Whether you’re running your first marathon or your 100th, finding your pace is key to a successful (and enjoyable) race. I’ve run 13 marathons and have pretty much done it all — positive split, even split, and even the elusive negative split. In this blog, I break down all my favorite do’s and don’ts to pacing!
Tried and True Pre-Race Tactics
The pacing game starts with your training. It’s important to play with your pace and train in a way that you’ll be set up for success. Here are my top three tips for pre-race pacing!
- Find Your Pace. First things first. Identify your goal time. From there you can start to figure out your pace per mile. As you calculate your target pace, be sure to account for the unexpected — bathroom emergencies, water stops, start line congestion. Give yourself a good buffer so you can avoid panic on race day!
- Train Your Pace. Once you know your pace, you need to train with it! The worst thing that can happen is waiting until race day to run your pace for a prolonged period of time. Training at race pace will not only give you the confidence to quickly settle into your pace on race day, but it’ll also get your body used to it so on race day the muscle memory just takes over. You don’t (and shouldn’t) run the entirety of your long training runs at marathon pace, but definitely add those race pace miles in. I recommend running your faster miles at the end of your long run to simulate a positive split.
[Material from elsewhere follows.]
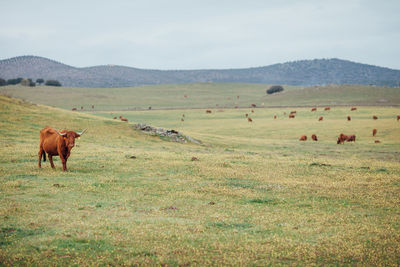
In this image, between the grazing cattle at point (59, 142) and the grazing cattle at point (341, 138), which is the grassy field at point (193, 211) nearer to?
the grazing cattle at point (59, 142)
- Push the Pace. Another great way to ensure that you’re confident and ready to rock your pace is by running faster than your goal pace. Doing speed workouts like Yasso 800s is the perfect way to test your speed and kick confidence into gear.
Race Day Strategies
When it comes to pacing, runners tend to fall in one of two camps — running solo or with a group. I’ve done both and I can tell you without a doubt that running with a group is typically more enjoyable. But it does have its pitfalls, just as running solo has its advantages.
- Run Your Own Race. Whether you run solo or with a group, keep your goals top of mind and know your race plan. Even if you start with a group, you may lose them along the way, so always be equipped and ready to run solo.
- Use Tools. Most watches these days can be programmed easily to beep or vibrate when you’re going too fast or slow. If that works for you, go for it! I find too much vibrating distracting and prefer to take the more old school route — the pace band or tattoo. Look for these at the expo and grab band or tattoo that matches your target pace.
- Ask the Experts. Most major marathons have pace teams to help you reach your goal. I love that CIM’s pacers are set to run about 2 minutes faster than the BQ qualifying standards to help get you to your goal. Most pacers are around at the race expo so you can meet them in advance and make sure their race plan aligns with your goal. As a general rule, know that most pace teams try to even split.
- Plan Your Playlist. If you run with music, make sure your playlist is curated in a way that it doesn’t get you too amped, too soon. Start with slower songs at the beginning of the race, then gradually build up the energy as you want to go pick up the pace.
Pacing is a tricky thing, but if you get it right, you’ll have the race of a lifetime. Avoid these pacing pitfalls on race day so you can focus on having the best race ever.
- Starting Too Fast! Going out faster than your planned pace is really easy to do, but remember — banking time is not a thing. If you’ve paced it right, you can always push it at the end, but if you go out too fast you won’t have any gas left in the tank.
- Or, Too Slow. In the same vein as above, there is such thing as going out too slow. If you start out too much slower than your target pace it can be difficult to gain momentum and catch back up.
- Not Knowing the Plan. Running with a pace group (or even a random stranger) without knowing their plan can be an easy mistake, too. If you don’t have a chance to meet the team at the Expo, try to head to the corral early to chat. Stick with people that have similar goals and race plans and you’ll be good to go!
- Psyching Yourself Out. It’s really easy to get in your head during a race. Stay calm and steady and stay focused on your own race. Just because Sally from your Sunday long run group took it out fast doesn’t mean you’re not going to reach your goal. Stay on course and stick with your pace plan.
- The Early Pick Up. Hopefully you get to a point in your race where you have a surge of energy and can pick up the pace. Beware of picking it up too early or too fast — if you still have 10 miles to go, it’s probably too early for a sprint!
- Lack of Research. When you’re planning your race pace, make sure you account for course terrain or elevation. Make those adjustments and do your research so you aren’t caught off guard (and off pace) during race day.
- Lack of fuel or hydration can make you bonk and drop your pace. Stick with your fueling plan and stay hydrated, especially on warmer days.
- Relying on Your Watch. The race doesn’t stop when your Garmin says 26.2. It stops when you cross the finish line. So base your pace on the mile markers not your watch to account for extra mileage from tangents and early weaving.
At the end of the day, a great race is one that you were able to finish strong without a ton of leftover energy. When you run a well-paced race, you’ll find it’s probably a lot more enjoyable, too!